State risks losing Sh3.9bn over cancelled medical equipment deal

Auditor-General Nancy Gathungu

Auditor-General Nancy Gathungu during an interview at her office in Nairobi on October 26, 2020.

Photo credit: Lucy Wanjiru | Nation Media Group

What you need to know:

  • The Sh4.9 billion HCIT project, part of the Sh62 billion MES contracts, was awarded to Seven Seas Technologies Limited, a local ICT firm, on October 2, 2017.

Auditor-General Nancy Gathungu has warned that the government risks losing at least Sh3.92 billion in breach of agreement after the Ministry of Health, without notice, cancelled the Healthcare Information Technology (HCIT) solutions contract for the Managed Equipment Service (MES).

The Sh4.9 billion HCIT project, part of the Sh62 billion MES contracts, was awarded to Seven Seas Technologies Limited, a local ICT firm, on October 2, 2017.

It entailed provision of HCIT solutions, including software and hardware interfaces, training and maintenance.

The latest revelations, coming even before the multi-billion-shilling Covid-19 scandal at the Kenya Medical Supplies Agency (Kemsa) is settled, are contained in the Auditor-General’s report on the accounts of the Health ministry for the 2018/19 financial year.

The HCIT project, whose cancellation by Health Principal Secretary Susan Mochache remains a controversy, was to take five years from the contract date and was to cover 98 public hospitals under the government’s MES plan.

“Information available indicates that although the project had not commenced as at June 30, 2019, the ministry, vide a letter dated November 18, 2019, terminated the contract without notice, thereby exposing the government to the risk of litigation and damages,” the report, signed by Ms Gathungu, warns.

Clause 39.2 of the HCIT contract provides that in the event of termination by the procuring entity (Ministry of Health), the entity shall pay the contractor for all the services undertaken and include an additional amount equivalent to 80 per cent of the remaining outstanding contractor’s fees.

This translates to at least Sh3.92 billion.

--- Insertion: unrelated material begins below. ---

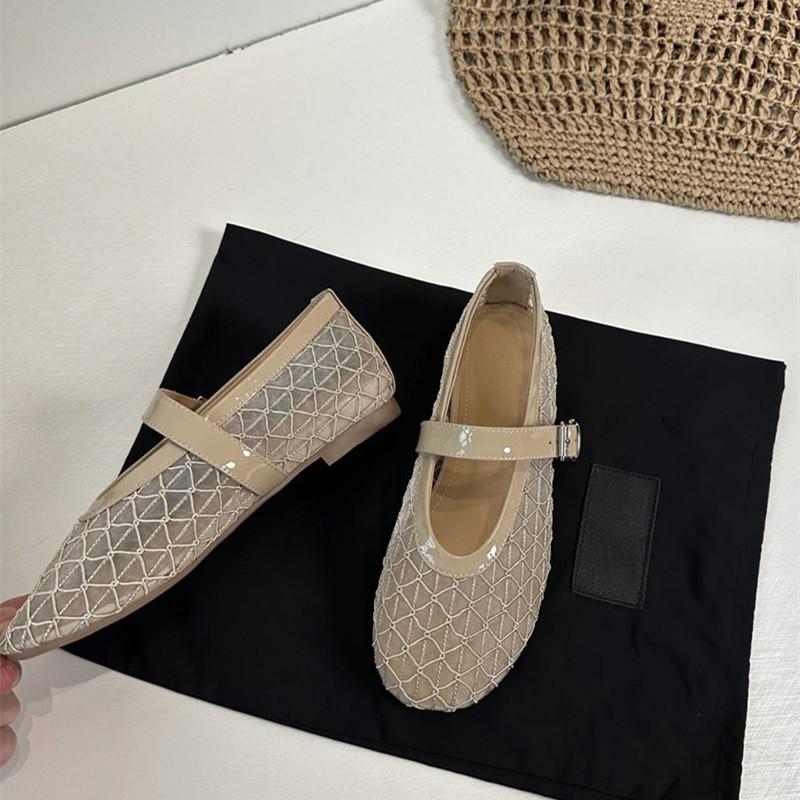 Fashion 2025 Summer Fashion Hollow Out Weave Women Ballet Flats Comfortable Soft Soles Mesh Mary Janes Walking Loafers Girls Dance Shoes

The clause is also detailed under schedule 13 of the HCIT contract.

Ministry’s response

The ministry, in its defence, termed the clause unrealistic and explained why it terminated the HCIT contract with Seven Seas Technologies Limited.

“The management has not explained why the contract was signed with the unfavourable clauses and why the input of the Attorney-General was not sought before the contract was signed,” Ms Gathungu says.

Section 5 of the Office of Attorney-General Act, 2012 empowers the office holder to negotiate, draft, vet and interpret local and international agreements and treaties for and on behalf of the government and its agencies.

The local company was required to develop an ICT infrastructure -- a health strategy connecting all public hospitals to a central database. It is a key component of President Uhuru Kenyatta’s Universal Health Coverage (UHC) plan for the country.

Ms Gathungu also faulted the ministry for varying contracts with three suppliers to lease additional medical equipment worth Sh902.3 million for 24 hospitals in 23 counties under the MES scheme.

The amount is part of the Sh26.34 billion the national government had paid to the various medical contractors and consultants as at June 30, 2019, since the government signed service level agreements with the counties for the MES equipment on February 6, 2015.

About Sh8.8 billion, including the varied Sh902.3 million, was paid during the 2018/19 financial year.

The report notes that the cost of leasing the additional equipment was incurred as the other previously leased MES equipment continued to lie idle in hospitals across the country.

Needs assessment

The report faults the ministry for failing to conduct a needs assessment survey before varying the MES contract with 23 counties for additional equipment.

“A needs assessment report, which informed the decision to lease additional equipment for the 24 hospitals, was not availed for audit verification,” the report says.

On February 6, 2015, the ministry signed agreements with five medical contractors for leasing of the medical equipment to 98 hospitals across the 47 counties.  The equipment was to be delivered in five lots.

Lot one had theatre equipment that included an anaesthetic machine with ventilator, electrosurgical unit, operating theatre ceiling mounted lamp, operating theatre table major, resuscitaries, instrument trolleys, patient stretchers or side rail, resuscitation patient trolley and linen trolley.

Lot three had theatre CSSD surgical instruments and equipment that included surgical instruments set for major operations, gynaecological, minor operations, ENT, ophthalmology and theatre CSSD equipment.

Lot four had renal equipment that had a dialysis machine, dialysis beds, suction machine, vital signs monitor, oxygen concentrator and drug trolley.

The fifth lot included ICU, HDU equipment with lot 7 having radiology equipment.